Even fiery Italian conductors need serenity to do their work.

Chicago Symphony Orchestra music director Riccardo Muti has withdrawn as the regular lead conductor of the Rome Opera after six years in the wake of continuing funding, management and labor chaos in the Italian capital.

In a letter to the director of the troubled opera house, Muti withdrew from planned productions of Verdi’s “Aida” starting this November and Mozart’s “The Marriage of Figaro” set for spring 2015.

“There are no conditions [there] to ensure the serenity necessary to my leading successful productions,” Muti wrote, according to the Italian national news service ANSA Sunday.

“Unfortunately, despite all my efforts to contribute to your cause,” Muti wrote, problems of state and city funding, management authority and labor peace “have emerged [again] in just the last few days.”

Muti said that he would dedicate his time “in Italy” instead to the Luigi Cherubini Orchestra that he founded for young professional musicians in his homeland.

The Naples-born conductor, 73, said he had reached the decision “with the greatest regret, after long and troubled reflection.”

Rome mayor Ignazio Marino thanked Muti in a response, acknowledging that the acclaimed musician made “a choice no doubt influenced by the instability facing the Opera from ongoing protests, internal conflicts and strikes lasting months.”

The mayor said that cancellations in the past season led to “serious disruption” for both Italian and international ticketholders, but that the city’s work in the past year had taken “one of the greatest cultural institutions in the country [from] a state of economic disaster, with a deficit of around 12 million euro [$15.4 million]” to one that “allows us now to work for the revival and renewal” of the company.

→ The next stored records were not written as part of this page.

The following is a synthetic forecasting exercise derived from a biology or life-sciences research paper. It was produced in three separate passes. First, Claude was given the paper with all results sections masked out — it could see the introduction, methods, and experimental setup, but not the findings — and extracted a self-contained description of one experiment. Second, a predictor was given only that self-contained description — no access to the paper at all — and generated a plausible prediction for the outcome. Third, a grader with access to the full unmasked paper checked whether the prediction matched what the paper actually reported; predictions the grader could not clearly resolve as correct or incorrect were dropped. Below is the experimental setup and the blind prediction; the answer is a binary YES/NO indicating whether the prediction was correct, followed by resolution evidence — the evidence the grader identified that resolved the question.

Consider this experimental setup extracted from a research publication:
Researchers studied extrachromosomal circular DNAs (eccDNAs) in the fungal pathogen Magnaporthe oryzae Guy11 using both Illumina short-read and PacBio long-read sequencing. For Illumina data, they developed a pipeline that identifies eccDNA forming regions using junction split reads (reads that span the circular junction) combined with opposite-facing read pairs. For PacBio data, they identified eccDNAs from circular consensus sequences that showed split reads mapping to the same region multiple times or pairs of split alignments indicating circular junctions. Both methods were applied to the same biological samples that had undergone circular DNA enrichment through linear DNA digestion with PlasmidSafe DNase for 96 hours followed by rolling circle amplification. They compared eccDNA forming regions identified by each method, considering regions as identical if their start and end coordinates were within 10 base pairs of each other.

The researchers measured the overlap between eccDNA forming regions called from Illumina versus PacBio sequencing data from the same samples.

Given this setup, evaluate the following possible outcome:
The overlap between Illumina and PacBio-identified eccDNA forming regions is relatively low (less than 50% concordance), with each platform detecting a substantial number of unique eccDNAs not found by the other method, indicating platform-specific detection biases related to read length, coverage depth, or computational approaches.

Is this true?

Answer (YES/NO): NO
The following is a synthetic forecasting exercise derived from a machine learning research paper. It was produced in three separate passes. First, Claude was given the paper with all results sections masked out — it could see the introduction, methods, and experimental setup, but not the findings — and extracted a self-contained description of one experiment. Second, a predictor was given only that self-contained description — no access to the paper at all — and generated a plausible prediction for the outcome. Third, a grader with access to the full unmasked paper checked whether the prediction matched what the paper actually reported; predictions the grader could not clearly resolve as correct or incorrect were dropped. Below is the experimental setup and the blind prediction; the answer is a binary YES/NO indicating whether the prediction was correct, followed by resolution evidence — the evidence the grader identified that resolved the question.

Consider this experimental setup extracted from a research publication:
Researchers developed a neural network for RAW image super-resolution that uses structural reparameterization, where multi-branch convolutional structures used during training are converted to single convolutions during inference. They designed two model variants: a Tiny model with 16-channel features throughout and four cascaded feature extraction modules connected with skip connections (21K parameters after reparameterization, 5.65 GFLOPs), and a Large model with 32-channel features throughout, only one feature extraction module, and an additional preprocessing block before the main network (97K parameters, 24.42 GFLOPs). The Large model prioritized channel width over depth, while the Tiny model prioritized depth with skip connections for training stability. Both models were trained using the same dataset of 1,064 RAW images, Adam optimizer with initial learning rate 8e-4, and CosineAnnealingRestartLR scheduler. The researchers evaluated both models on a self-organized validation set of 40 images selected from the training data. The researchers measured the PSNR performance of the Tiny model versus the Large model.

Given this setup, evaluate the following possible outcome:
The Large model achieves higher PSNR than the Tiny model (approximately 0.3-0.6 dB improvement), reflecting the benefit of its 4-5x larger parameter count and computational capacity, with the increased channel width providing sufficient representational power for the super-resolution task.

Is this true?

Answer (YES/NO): NO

Carlo Fuortes, general director of the opera, joined the mayor in expressing the hope that Muti would return “once we can overcome the problems that still plague us, and the music system in Italy more generally.”

Muti, music director of the CSO since fall 2010, launched his fifth season in Chicago this week with performances of Beethoven’s Ninth Symphony (which continue through Tuesday), a free all-Tchaikovsky concert in Millennium Park that drew 20,000 people and a gala concert and dinner Saturday night.  He is slated to lead two more weeks of concerts here this fall and then to head the CSO on a two-week, five-city tour of Europe Oct. 20 through Nov. 2.

He was music director at Italy’s leading opera house, La Scala in Milan, for 19 years until a highly controversial falling-out with the company in 2005.  In 2008 Rome invited him to lead operas there with no administrative duties. In the last two seasons operas to be led by Muti often faced the threat of cancellation at the last minute due to staff strikes or management lockouts with no way of knowing from day to day if the shows would go on.